### Blok Teks
______________________________

Menuju konten utama

Peran Dirjen Hubla dalam Maraknya Penjarahan Kapal Perang

Izin serampangan dari Dirjen Perhubungan Laut jadi sumber utama masalah penjarahan kapal-kapal bersejarah di Indonesia.

Peran Dirjen Hubla dalam Maraknya Penjarahan Kapal Perang
Dirjen Perhubungan Laut terlibat memberi izin pada tongkang salvage mengambil kapal karam secara ilegal dengan dalih

tirto.id - Kabar hilangnya tiga kapal perang Belanda dan Inggris di Laut Jawa pada 2016 membuat publik di sana risih. Desakan pun menerpa Perdana Menteri Belanda, Mark Rutte, yang kemudian menembuskannya kepada Presiden Joko Widodo saat berkunjung ke Jakarta, November 2016. Jokowi berjanji akan menginvestigasi kasus ini bersama.

Komitmen Jokowi terealisasi dengan menggelar Joint Expert Meeting jilid I pada 6 - 9 Februari 2017 di Jakarta. Tim terdiri dari Angkatan Laut Belanda, AL Indonesia, Arkeologi Nasional, Lembaga Cagar Budaya Belanda, serta Kementerian Kelautan dan Perikanan.

Kementerian KKP dilibatkan karena mereka lembaga yang mengurusi perizinan barang muatan kapal tenggelam berusia lawas. Rapat ini dikoordinir Kementerian Luar Negeri.

______________________________

[Butir dari sumber data]

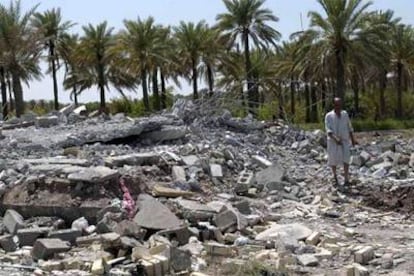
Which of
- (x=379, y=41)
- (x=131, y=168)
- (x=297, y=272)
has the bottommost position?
(x=297, y=272)

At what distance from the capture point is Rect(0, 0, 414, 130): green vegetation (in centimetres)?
2920

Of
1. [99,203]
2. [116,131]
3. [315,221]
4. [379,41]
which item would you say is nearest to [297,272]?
[315,221]

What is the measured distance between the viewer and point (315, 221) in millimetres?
8766

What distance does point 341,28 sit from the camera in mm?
29078

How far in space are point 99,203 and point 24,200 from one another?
1059mm

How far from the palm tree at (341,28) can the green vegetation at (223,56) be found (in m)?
0.04

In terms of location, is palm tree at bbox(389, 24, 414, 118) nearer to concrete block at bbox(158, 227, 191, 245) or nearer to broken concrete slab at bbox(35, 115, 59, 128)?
broken concrete slab at bbox(35, 115, 59, 128)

______________________________

### Tujuan Latihan
Lanjutkan berita tentang penjarahan kapal perang bersejarah di atas, mulai setelah kalimat terakhirnya.

### Hasil Akhir
Hasil rapat menyepakati tiga kapal perang Belanda — HNLMS De Ruyter, HNLMS Java, dan HNLMS Kortenaer — memang benar telah hilang. Mereka kemudian bersepakat untuk melacak ke mana perginya dan kenapa kapal perang ini bisa raib dari dasar laut.

Selang enam bulan kemudian, Agustus 2017, pertemuan kedua digelar. Rapat kali ini kedatangan anggota baru. Ia adalah Lusi Andayani, yang mewakili Direktorat Jendral Perhubungan Laut (Hubla) dari Kementerian Perhubungan.

Lusi menjabat Kepala Subdirektorat Penanggulangan Musibah dan Pekerjaan Bawah Air (salvage). Ia bekerja di bawah Direktorat Kesatuan Penjagaan Laut dan Pantai (KPLP).

Apa yang membuat Lusi mesti diundang? Toh, kasus ini lebih erat kaitan dengan perlindungan cagar budaya, yang tak ada sangkut pautnya dengan Hubla?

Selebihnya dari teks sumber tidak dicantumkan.